A Sexta Turma do Superior Tribunal de Justiça posicionou-se no sentido de que a não realização da audiência de custódia como medida de prevenção à propagação do Covid-19, com fundamento no art. 8º[1] da Recomendação nº 62/2020 do Conselho Nacional de Justiça, não implica ilegalidade da decisão que decretou a prisão preventiva.

Note-se que a Recomendação nº 62/2020 do Conselho Nacional de Justiça recomenda que todos os Tribunais e magistrados adotem medidas preventivas à propagação da infecção pelo novo Covid-19 no âmbito dos sistemas de justiça penal e socioeducativo.[2]

A respeito do ponto salientado, observe-se que o art. 8º-A da Recomendação CNJ nº 62/2020, incluído pela Recomendação CNJ nº 68/2020, estabelece o seguinte:

Art. 8-A. Na hipótese de o Tribunal optar pela suspensão excepcional e temporária das audiências de custódia, nos termos do artigo anterior, deverá adotar o procedimento previsto na presente Recomendação.

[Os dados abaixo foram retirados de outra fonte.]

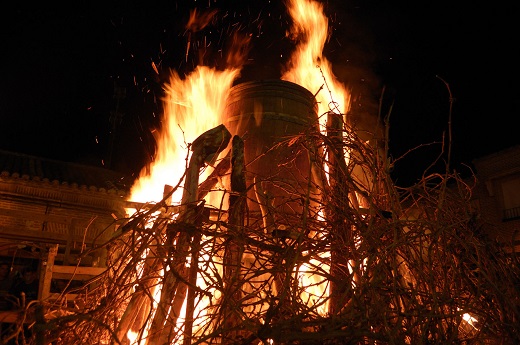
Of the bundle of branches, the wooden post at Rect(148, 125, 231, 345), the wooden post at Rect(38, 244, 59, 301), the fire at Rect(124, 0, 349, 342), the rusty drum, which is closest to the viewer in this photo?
the bundle of branches

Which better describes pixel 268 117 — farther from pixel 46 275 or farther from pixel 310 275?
pixel 46 275

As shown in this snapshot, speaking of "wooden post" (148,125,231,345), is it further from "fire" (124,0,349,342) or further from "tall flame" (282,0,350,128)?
"tall flame" (282,0,350,128)

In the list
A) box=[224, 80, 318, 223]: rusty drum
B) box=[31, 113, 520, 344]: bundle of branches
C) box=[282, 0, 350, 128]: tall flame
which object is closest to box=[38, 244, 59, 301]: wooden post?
box=[31, 113, 520, 344]: bundle of branches

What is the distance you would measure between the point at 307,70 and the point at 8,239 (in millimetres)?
9747

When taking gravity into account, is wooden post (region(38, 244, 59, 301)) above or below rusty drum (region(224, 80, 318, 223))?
below

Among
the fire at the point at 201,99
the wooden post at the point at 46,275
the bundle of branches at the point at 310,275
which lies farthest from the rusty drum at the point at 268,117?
the wooden post at the point at 46,275

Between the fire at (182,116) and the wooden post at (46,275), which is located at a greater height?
the fire at (182,116)

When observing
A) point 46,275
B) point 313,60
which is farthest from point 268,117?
point 46,275

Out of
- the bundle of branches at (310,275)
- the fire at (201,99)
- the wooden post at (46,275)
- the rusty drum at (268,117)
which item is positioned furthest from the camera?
the wooden post at (46,275)

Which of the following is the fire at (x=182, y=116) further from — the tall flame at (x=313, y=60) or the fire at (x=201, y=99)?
the tall flame at (x=313, y=60)

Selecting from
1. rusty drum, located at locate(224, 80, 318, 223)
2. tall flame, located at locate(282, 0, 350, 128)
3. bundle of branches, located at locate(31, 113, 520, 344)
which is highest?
tall flame, located at locate(282, 0, 350, 128)

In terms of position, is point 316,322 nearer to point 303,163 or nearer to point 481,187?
point 303,163

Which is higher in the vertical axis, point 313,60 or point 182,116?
point 313,60

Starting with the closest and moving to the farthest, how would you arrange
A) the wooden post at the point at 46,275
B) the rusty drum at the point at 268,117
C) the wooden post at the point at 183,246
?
the wooden post at the point at 183,246
the rusty drum at the point at 268,117
the wooden post at the point at 46,275
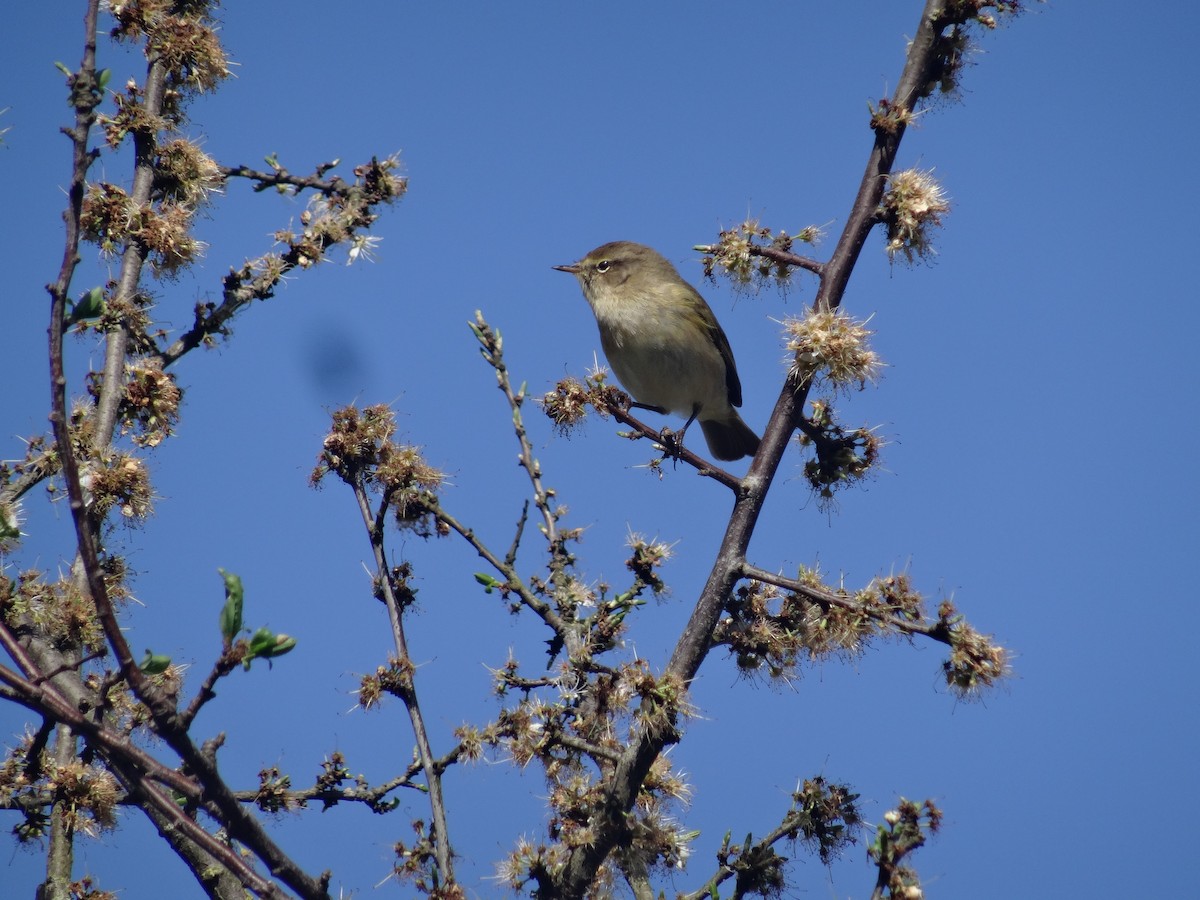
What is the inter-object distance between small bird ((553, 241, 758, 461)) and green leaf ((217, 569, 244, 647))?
5.67 meters

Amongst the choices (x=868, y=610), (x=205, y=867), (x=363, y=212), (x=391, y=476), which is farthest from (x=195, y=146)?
(x=868, y=610)

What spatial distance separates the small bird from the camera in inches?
328

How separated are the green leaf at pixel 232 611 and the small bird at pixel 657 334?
18.6ft

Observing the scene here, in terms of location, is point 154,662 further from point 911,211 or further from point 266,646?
point 911,211

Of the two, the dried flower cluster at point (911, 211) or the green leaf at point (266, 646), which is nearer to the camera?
the green leaf at point (266, 646)

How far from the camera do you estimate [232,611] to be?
247 cm

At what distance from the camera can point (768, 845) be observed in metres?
4.25

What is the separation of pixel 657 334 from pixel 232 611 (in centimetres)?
608

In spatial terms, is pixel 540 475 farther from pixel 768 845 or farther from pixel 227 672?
pixel 227 672

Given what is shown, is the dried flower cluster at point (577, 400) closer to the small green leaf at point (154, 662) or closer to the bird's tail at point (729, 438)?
the small green leaf at point (154, 662)

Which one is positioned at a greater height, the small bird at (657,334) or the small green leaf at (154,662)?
the small bird at (657,334)

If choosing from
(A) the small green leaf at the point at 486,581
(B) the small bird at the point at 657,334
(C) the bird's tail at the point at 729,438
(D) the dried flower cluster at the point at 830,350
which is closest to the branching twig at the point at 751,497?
(D) the dried flower cluster at the point at 830,350

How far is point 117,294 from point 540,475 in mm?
2195

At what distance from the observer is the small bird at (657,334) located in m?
8.33
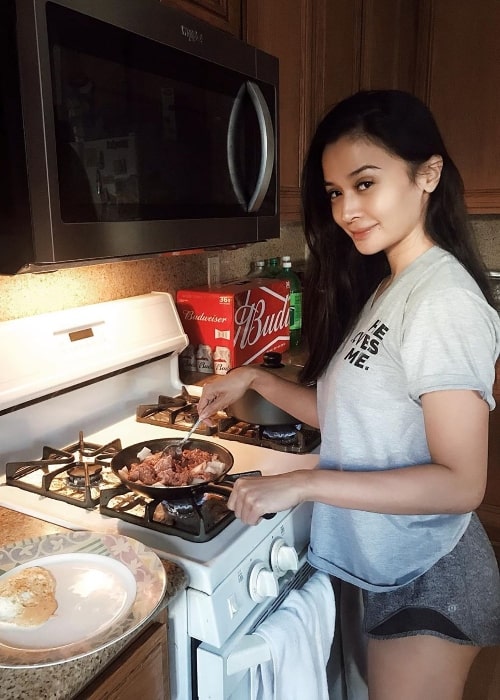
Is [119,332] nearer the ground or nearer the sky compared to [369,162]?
nearer the ground

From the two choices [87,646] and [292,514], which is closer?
[87,646]

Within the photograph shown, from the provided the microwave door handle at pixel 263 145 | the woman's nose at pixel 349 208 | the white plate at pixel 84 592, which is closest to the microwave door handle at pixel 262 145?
the microwave door handle at pixel 263 145

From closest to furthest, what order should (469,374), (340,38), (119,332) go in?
(469,374) → (119,332) → (340,38)

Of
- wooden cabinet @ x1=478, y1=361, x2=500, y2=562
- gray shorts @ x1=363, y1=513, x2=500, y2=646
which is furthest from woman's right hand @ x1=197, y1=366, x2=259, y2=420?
wooden cabinet @ x1=478, y1=361, x2=500, y2=562

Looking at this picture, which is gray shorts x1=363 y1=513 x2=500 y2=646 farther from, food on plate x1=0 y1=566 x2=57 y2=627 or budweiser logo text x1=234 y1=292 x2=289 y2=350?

§ 1º Sem prejuízo das disposições do artigo anterior, o ato do tribunal que determinar a suspensão das audiências de custódia durante o período de restrições sanitárias decorrentes da pandemia de Covid-19 deverá contemplar as seguintes diretrizes: I – possibilidade de realização de entrevista prévia reservada, ou por videoconferência, entre o defensor público ou advogado e a pessoa custodiada, resguardando-se o direito à ampla defesa; II – manifestação do membro do Ministério Público e, em seguida, da defesa técnica, previamente à análise do magistrado sobre a prisão processual; III – conclusão do procedimento no prazo de 24 (vinte e quatro) horas, nos termos do art. 310 do Código de Processo Penal; IV – observância do prazo máximo de 24 (vinte e quatro) horas para a expedição e o cumprimento de alvarás de soltura, nos termos da Resolução CNJ nº 108/2010; V – fiscalização da regularidade do procedimento, especialmente quanto à realização prévia de exame de corpo de delito ou exame de saúde e à juntada aos autos do respectivo laudo ou relatório, bem como do registro fotográfico das lesões e de identificação da pessoa, resguardados a intimidade e o sigilo, nos termos das diretrizes previstas na Recomendação CNJ nº 49/2014; e VI – determinação de diligências periciais diante de indícios de tortura ou outros tratamentos cruéis, desumanos ou degradantes, a fim de possibilitar eventual responsabilização.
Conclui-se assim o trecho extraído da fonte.